В ответ на мои тяжкие вздохи доброжелательная послушница, продолжая перебирать свои четки, иногда молча покачивала головой с грустным видом, какой бывает у людей, когда они жалеют нас и хотят выразить нам сочувствие.
Порой она прерывала свои молитвы и говорила: «Господи Иисусе, смилуйся над нами! Да поможет вам бог, да ниспошлет он вам утешение!»
Вернулись мои монахини.
— Ну как? — заговорили они.— Успокоились немножко? Кстати, вы еще не видели наш сад, он очень красив. Мать настоятельница велела нам повести вас туда. Пойдемте прогуляемся по саду — прогулка отвлекает от печальных мыслей, радует сердце. У нас прекраснейшие аллеи. Мы погуляем, а потом пойдем к настоятельнице, она уже встала.
— Как вам будет угодно,— ответила я и отправилась с монахинями.
Около часу мы прогуливались, а затем пошли в покои настоятельницы, но монахини побыли там всего одну минутку — одна за другой они незаметно исчезли.

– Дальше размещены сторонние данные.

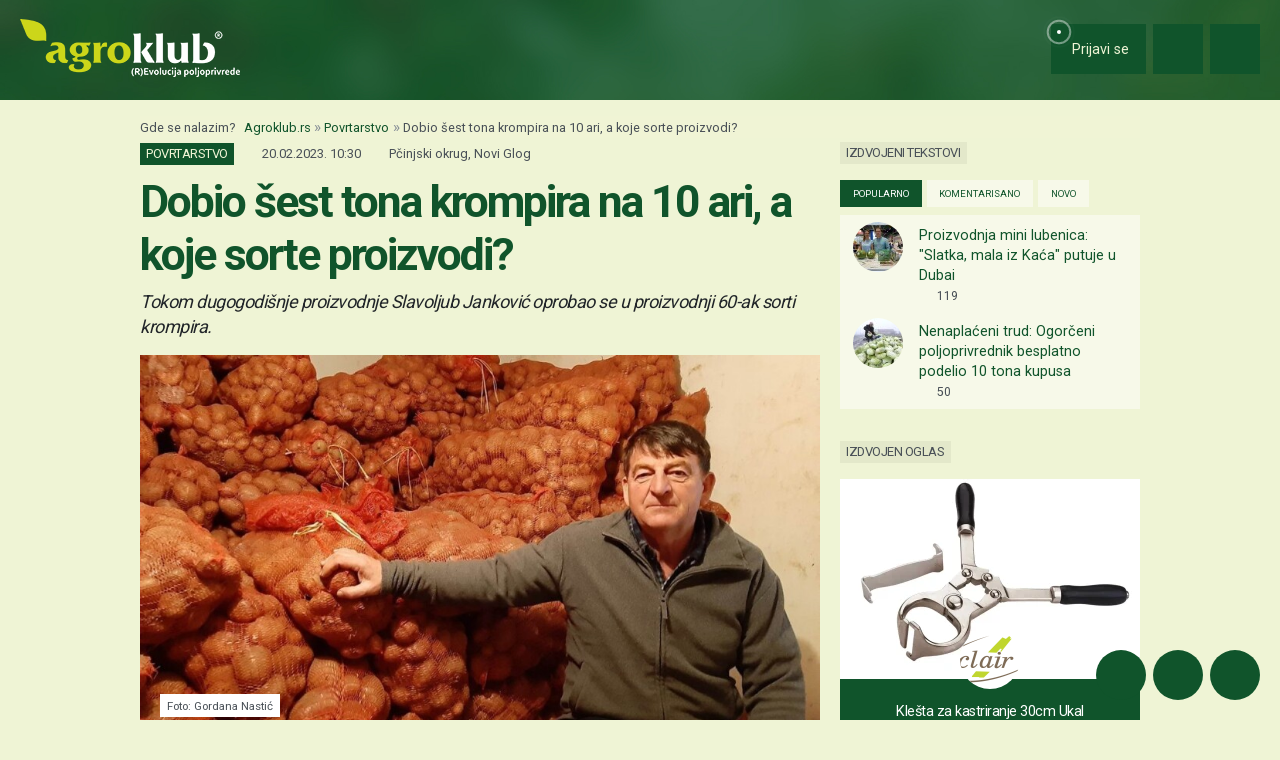

--- FILE ---
content_type: text/html; charset=utf-8
request_url: https://www.google.com/recaptcha/api2/aframe
body_size: 150
content:
<!DOCTYPE HTML><html><head><meta http-equiv="content-type" content="text/html; charset=UTF-8"></head><body><script nonce="vN7ks2vne66dlQo1Qy-5fQ">/** Anti-fraud and anti-abuse applications only. See google.com/recaptcha */ try{var clients={'sodar':'https://pagead2.googlesyndication.com/pagead/sodar?'};window.addEventListener("message",function(a){try{if(a.source===window.parent){var b=JSON.parse(a.data);var c=clients[b['id']];if(c){var d=document.createElement('img');d.src=c+b['params']+'&rc='+(localStorage.getItem("rc::a")?sessionStorage.getItem("rc::b"):"");window.document.body.appendChild(d);sessionStorage.setItem("rc::e",parseInt(sessionStorage.getItem("rc::e")||0)+1);localStorage.setItem("rc::h",'1768971204707');}}}catch(b){}});window.parent.postMessage("_grecaptcha_ready", "*");}catch(b){}</script></body></html>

Настоятельницей монастыря была пожилая женщина знатного рода, и, наверное, в молодости она славилась красотой. Мне еще никогда не приходилось видеть, чтобы в человеческом лице отражалось столько безмятежного спокойствия и важности, как в ее чертах. О таких лицах, как у нее, хочется скорее сказать «старинные», чем «старые»; время как будто щадит их, не откладывает на них тяжелого отпечатка, а лишь скользнет по ним, оставив за собою легкие и такие милые морщинки. Ко всему этому добавьте выражение, исполненное достоинства и монашеской сдержанности, и тогда вы сможете представить себе настоятельницу, о которой идет речь, женщину высокого роста и одетую чрезвычайно опрятно. Ведь даже ее облачение, весьма простое, отличалось изяществом, ложилось четкими, аккуратными складками и производило приятное впечатление, как символ внутренней чистоты, мира, душевной удовлетворенности и разумных мыслей этой женщины.